## Action item
Below are records; print only the lines from the line containing "arteria-oftalmica" to the end, both included, reproduced exactly and without the pictures.

## Exercise inputs
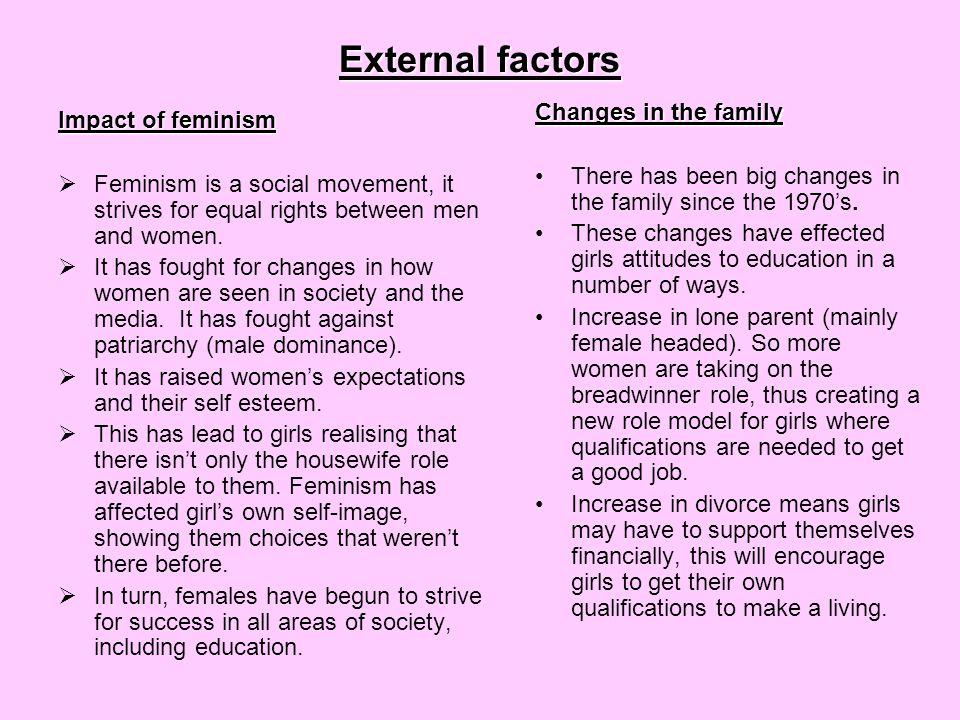 External factors Changes in the family Impact of feminism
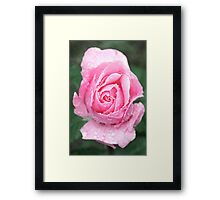 Pink Rose in the Rain Framed Print
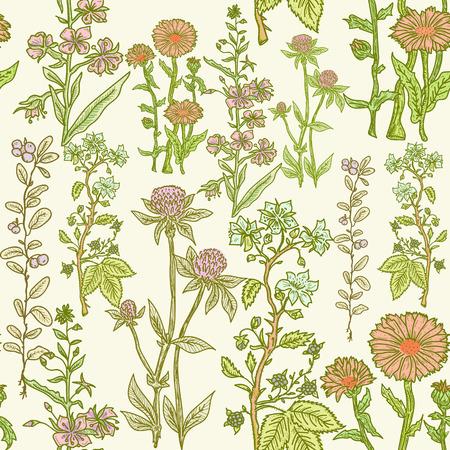 bitter: Seamless vintage herbal pattern, medicinal herbs and plants sketch. Herbal medicine vector background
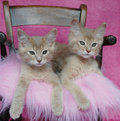 Fawn somali kittens Royalty Free Stock Photo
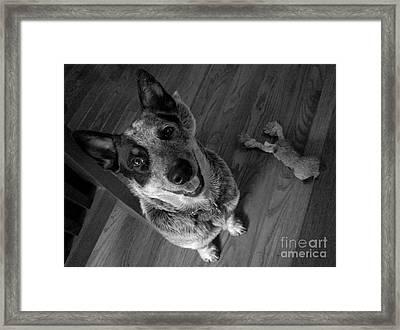 Pet Portrait - Forrest Framed Print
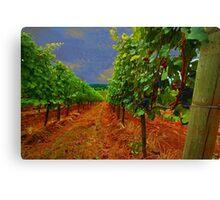 Oregon Vineyard Canvas Print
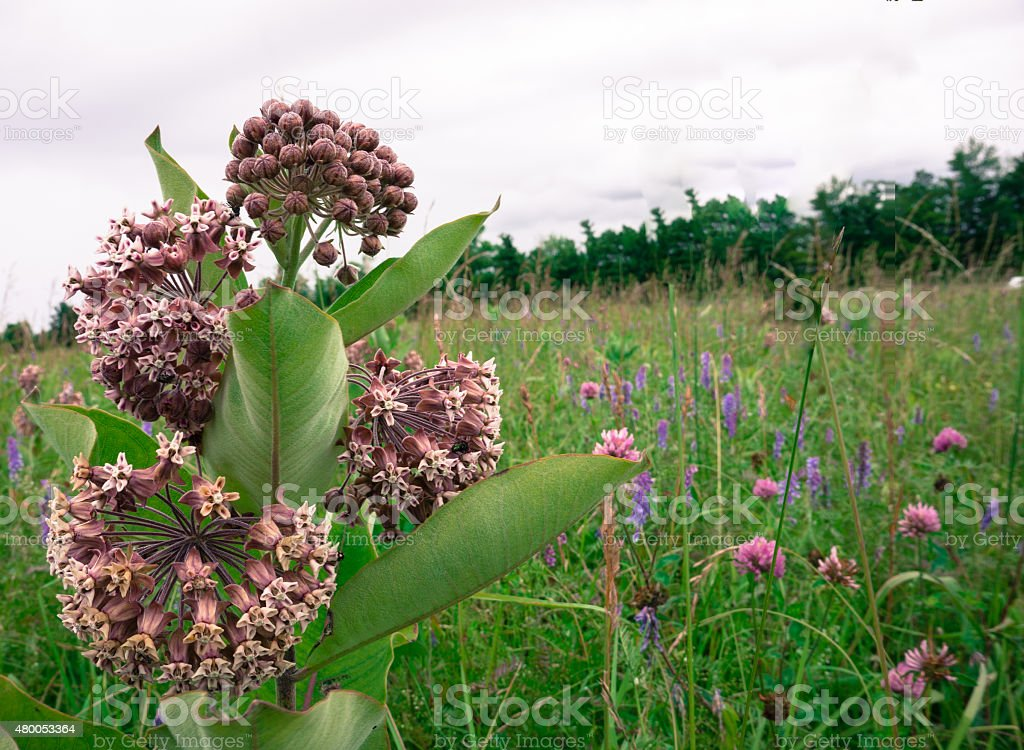 milkweed among wildflowers stock photo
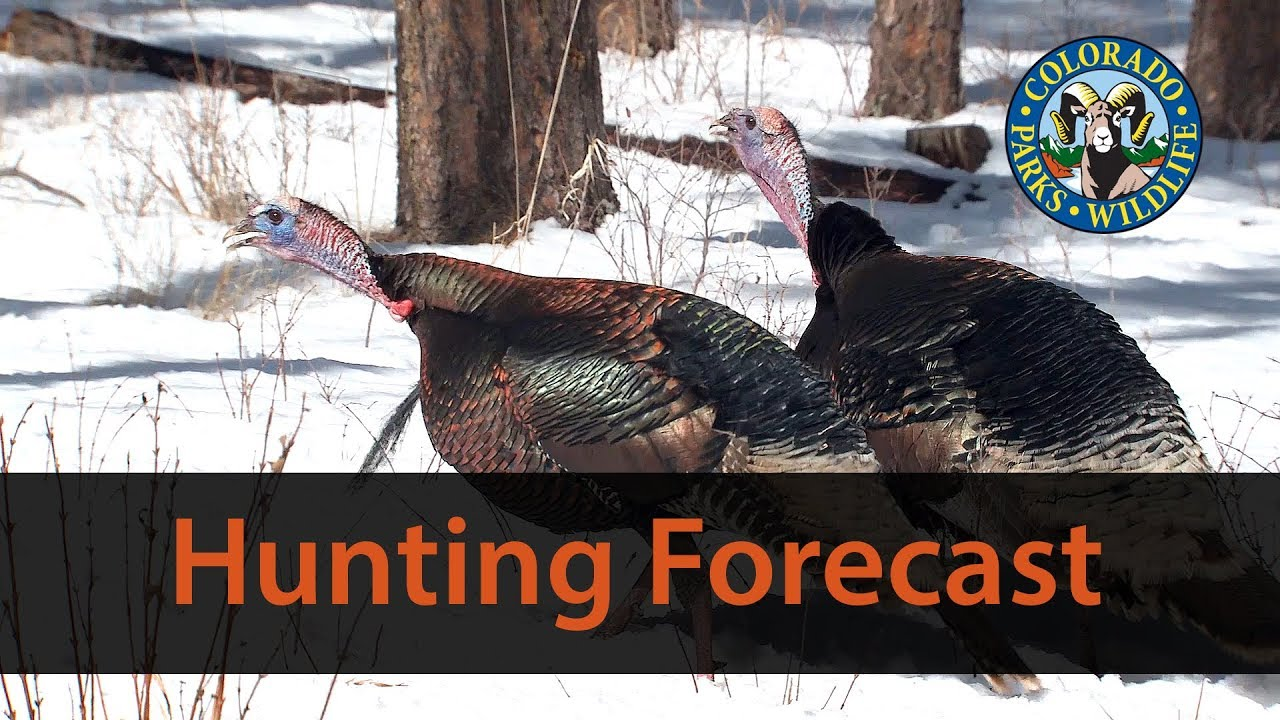 photograph about Printable Turkey Head Target called Colorado Parks Wildlife - Turkey Wanting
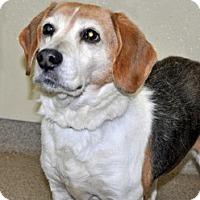 Adopt A Pet :: Buddy - Port Washington, NY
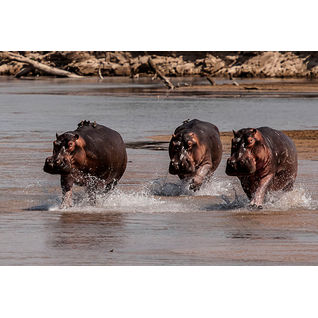 luangwa hippos zambia wildlife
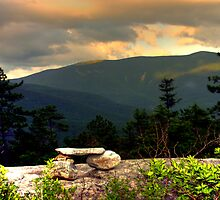 The Bench on Blueberry Mountain by Wayne King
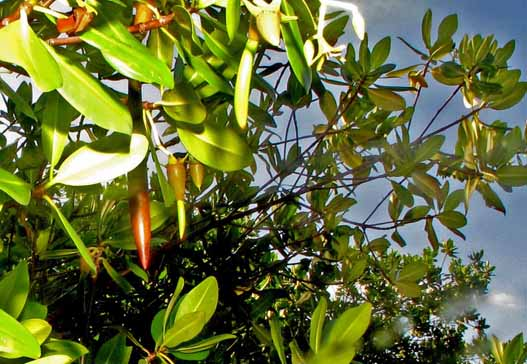 Red mangrove seed pods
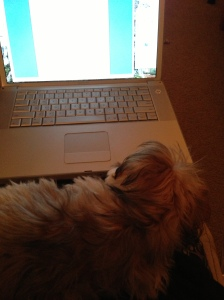 Laptop puppy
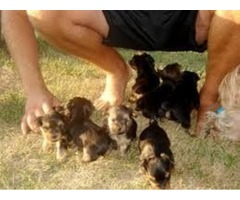 FANTASTIC MORKIE PUPPIES FOR SALE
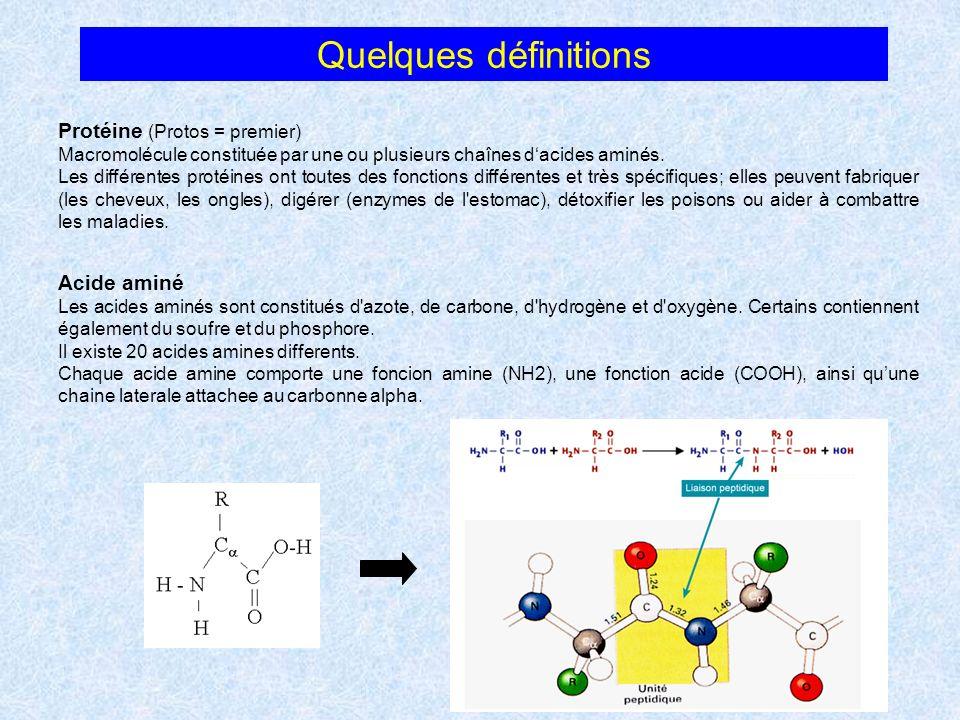 Quelques définitions Protéine (Protos = premier) Acide aminé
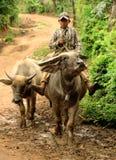 Jong geitje op buffels Royalty-vrije Stock Afbeeldingen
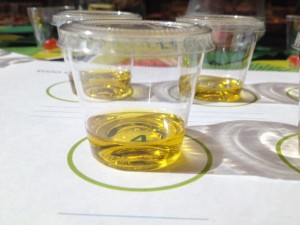 Small plastic cup with olive oil for tasting
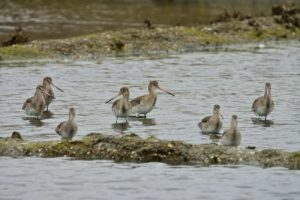 La Barge à queue noire (Limosa limosa)<br> Réserve Naturelle de Lilleau des Niges<br> Île de Ré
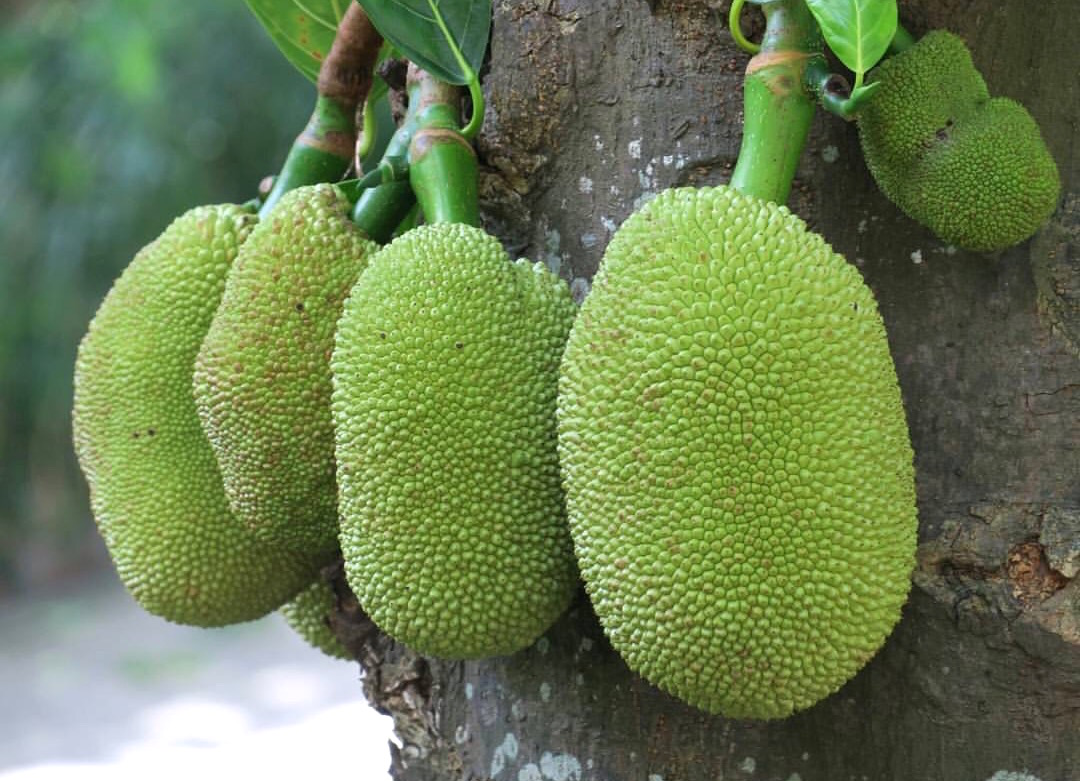Big Jackfruits on Tree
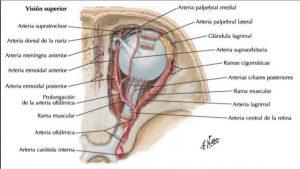 arteria-oftalmica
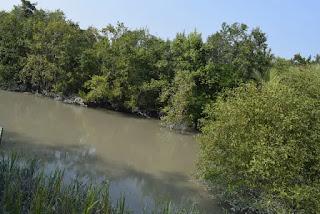 Small water bodies in Sundarban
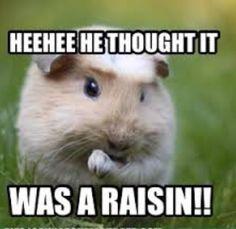 HeeHee. He thought it was a raisin.
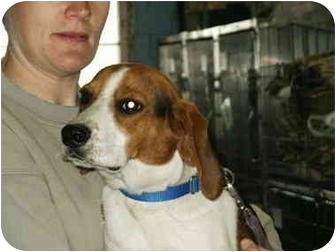 Beagle Dog for adoption in Mason City, Iowa - Boots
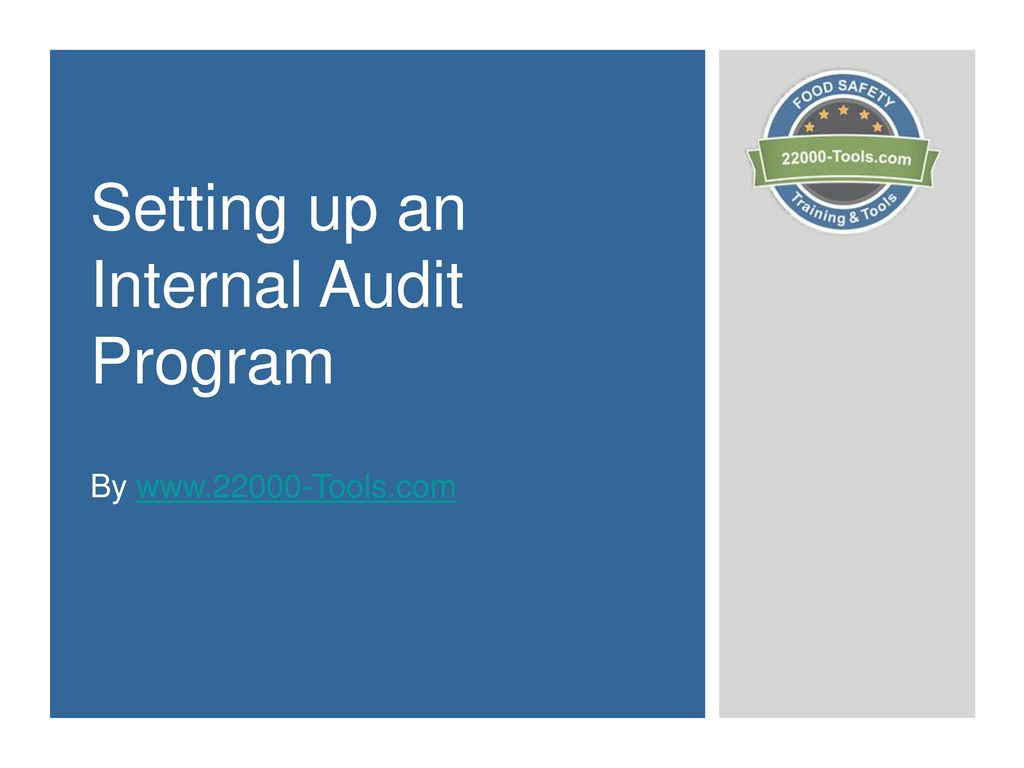 Setting Up An Internal Audit Program Ppt Download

## Solution for this exercise
 arteria-oftalmica
 Small water bodies in Sundarban
 HeeHee. He thought it was a raisin.
 Beagle Dog for adoption in Mason City, Iowa - Boots
 Setting Up An Internal Audit Program Ppt Download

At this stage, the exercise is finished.